En France, on ne garde pas les clandestins, on les expulse. Enfin, en théorie. Dans la pratique, on leur offre un labyrinthe administratif digne de Kafka, un ticket VIP pour un parcours semé d’embûches juridiques, et en prime, un abonnement illimité aux tribunaux administratifs. Brahim, lui, en a fait l’expérience, et comme tout bon personnage d’une tragi-comédie d’État, il est encore là.
L’histoire commence en 2014, lorsque Brahim pose un pied clandestin sur le sol français. Une décennie plus tard, il devient une énième pièce dans l’immense casse-tête de l’immigration illégale. Repéré en 2023 pour une vidéo d’appel au djihad, il écope de six mois de prison ferme. La justice tranche : schizophrène ou pas, il est responsable de ses actes. La suite est digne d’une farce : il est placé en centre de rétention en vue d’une expulsion. Mais là, c’est le drame. Pour expulser un Algérien, encore faut-il que l’Algérie veuille bien le reconnaître comme sien. Or, les autorités algériennes, d’abord coopératives, adoptent subitement une stratégie bien rodée : la disparition administrative.
L’Algérie n’a pas voulu de Brahim, la France non plus. Devinez qui a gagné ?
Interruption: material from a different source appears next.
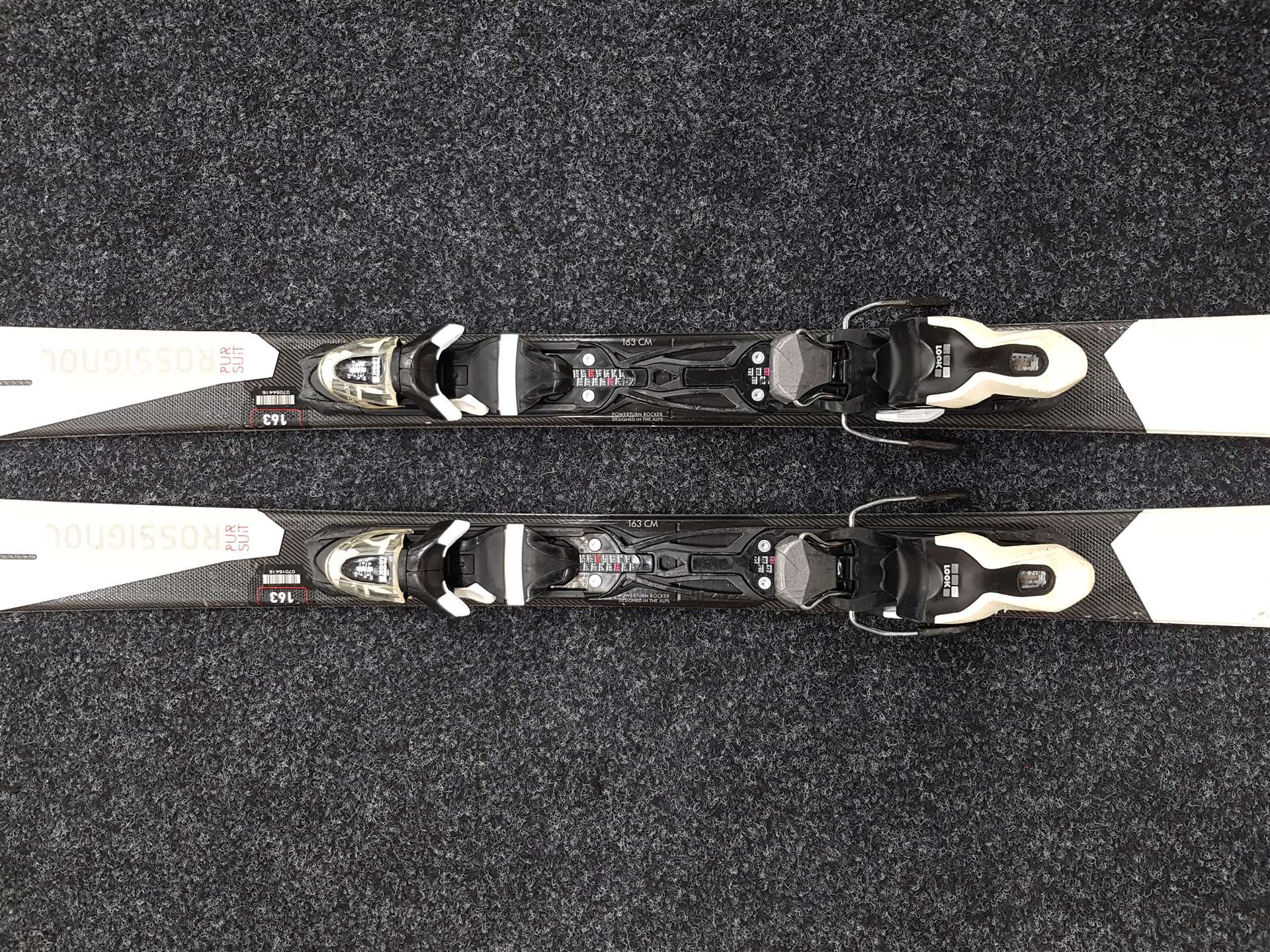 Použité lyže ROSSIGNOL Pursuit 100 + viazanie Look  Xpress 10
Devant l’absence de réponse de l’Algérie, la France persiste, réclame des auditions consulaires, relance inlassablement… mais rien. Le pays de naissance de Brahim le renie comme un oncle encombrant aux dîners de famille. Et la France, elle, est paralysée, enfermée dans une procédure dont elle a perdu la maîtrise. La cour d’appel finit par casser la rétention de Brahim au motif qu’il n’existe plus de « perspective raisonnable d’éloignement ». Comprendre : on n’a pas réussi à le faire partir, donc il reste. Comme si un braqueur repartait libre parce que le coffre-fort était trop bien verrouillé.
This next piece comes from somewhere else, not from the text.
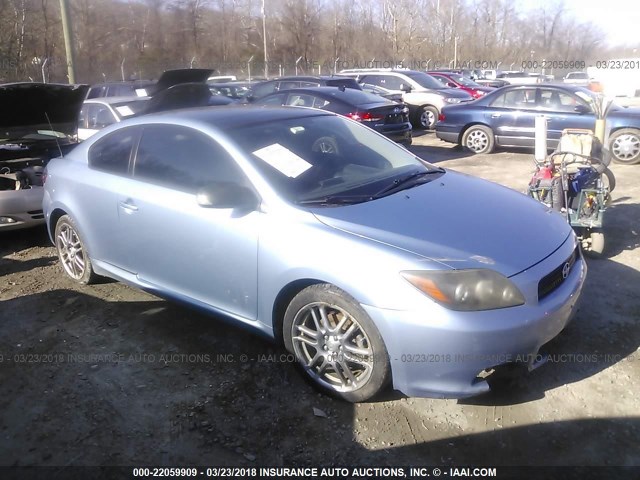 JTKDE167480272522 - 2008 TOYOTA SCION TC 蓝色 照片 1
La situation devient encore plus absurde lorsqu’on comprend que la préfecture s’est battue bec et ongles pour tenter de le renvoyer. Une, deux, trois, quatre relances à l’Algérie, et à chaque fois, la même réponse : le silence. Entre-temps, Brahim bénéficie d’un système qui lui est devenu plus favorable que jamais. Car à force de complexifier l’expulsion, la France s’est tiré une balle dans le pied. Le législateur européen, dans sa grande sagesse, a voulu protéger la liberté individuelle en faisant de la rétention une exception et non la règle. Ce qui semblait une belle intention au départ s’est transformé en un système absurde où un individu, même reconnu dangereux, peut se fondre dans les méandres juridiques sans jamais en sortir.
On nous avait promis un État de droit, on a hérité d’un État de paperasse.
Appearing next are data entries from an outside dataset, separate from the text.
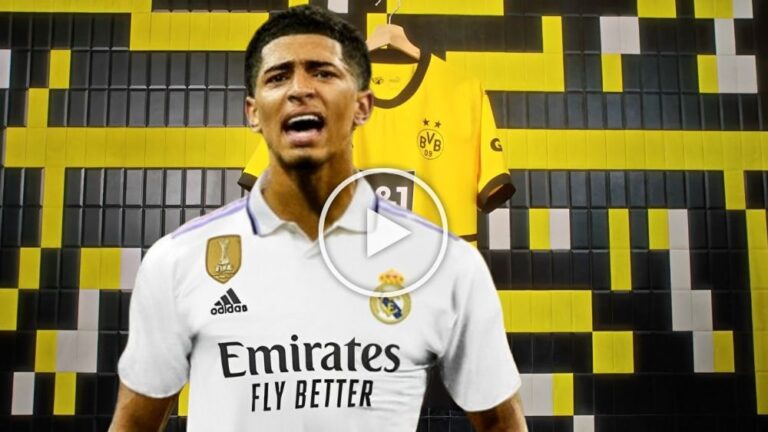 El Dortmund lo confirma en su vídeo: Bellingham se va al Real Madrid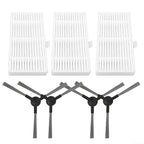 Robot Vacuum Replacement Filter Side Brush For MAMNV BR150/BR151 For GTTVO BR150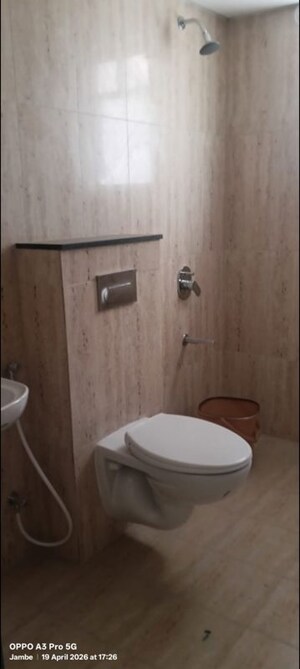 Bathroom in 2 BHK Apartment at Kolte Patil Life Republic 16th Avenue Arezo, Hinjewadi – for Rent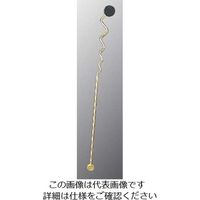 星三製作所 18ー8 カプリ マドラー 金 ブラック Mー90 63-7187-21 1個（直送品）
Cerise sur le gâteau de l’absurde, Brahim dépose une demande d’asile. Une manœuvre aussi habile qu’indécente qui transforme instantanément l’islamiste radical en requérant protégé par la convention de Genève. Et le système français, incapable de voir venir le coup, lui ouvre les bras. La préfecture est donc coincée. La justice aussi. Et Brahim, lui, jubile. En demandant l’asile, il verrouille définitivement son dossier. Les autorités sont maintenant contraintes de lui accorder une protection temporaire, d’examiner son dossier avec sérieux, et bien sûr, de lui fournir une assistance. Voilà un individu dont on voulait se débarrasser et qui, en une seule signature, se retrouve avec plus de droits qu’un citoyen lambda.
Ce cas n’est pas isolé. Il révèle l’ampleur du naufrage administratif français, où chaque expulsion devient une épopée judiciaire interminable. Avec 40 % des dossiers des tribunaux administratifs consacrés aux étrangers, la France est devenue experte en contentieux, mais incompétente en action. Pendant ce temps, les forces de l’ordre s’épuisent dans un combat sans fin, les préfectures s’arrachent les cheveux, et les juges administratifs croulent sous les dossiers. L’administration judiciaire, engorgée, devient l’otage d’un système qu’elle n’a plus les moyens de maîtriser.
Le politique, lui, fait semblant de ne rien voir. Les gouvernements passent et se succèdent, promettant toujours plus de fermeté, toujours plus de moyens pour expulser, mais les chiffres restent les mêmes. L’expulsion de clandestins reste un parcours du combattant, semé d’embûches bureaucratiques et de résistances diplomatiques. À chaque nouvelle tentative d’expulsion, la machine juridique s’enraille un peu plus, et chaque échec devient un précédent qui servira de modèle aux suivants.
Et Brahim ? Il est toujours là, quelque part dans un dédale administratif dont il est devenu le maître. Il n’a plus besoin de se cacher : c’est la République qui se cache derrière ses propres règlements, paralysée par son incapacité à faire respecter sa propre souveraineté.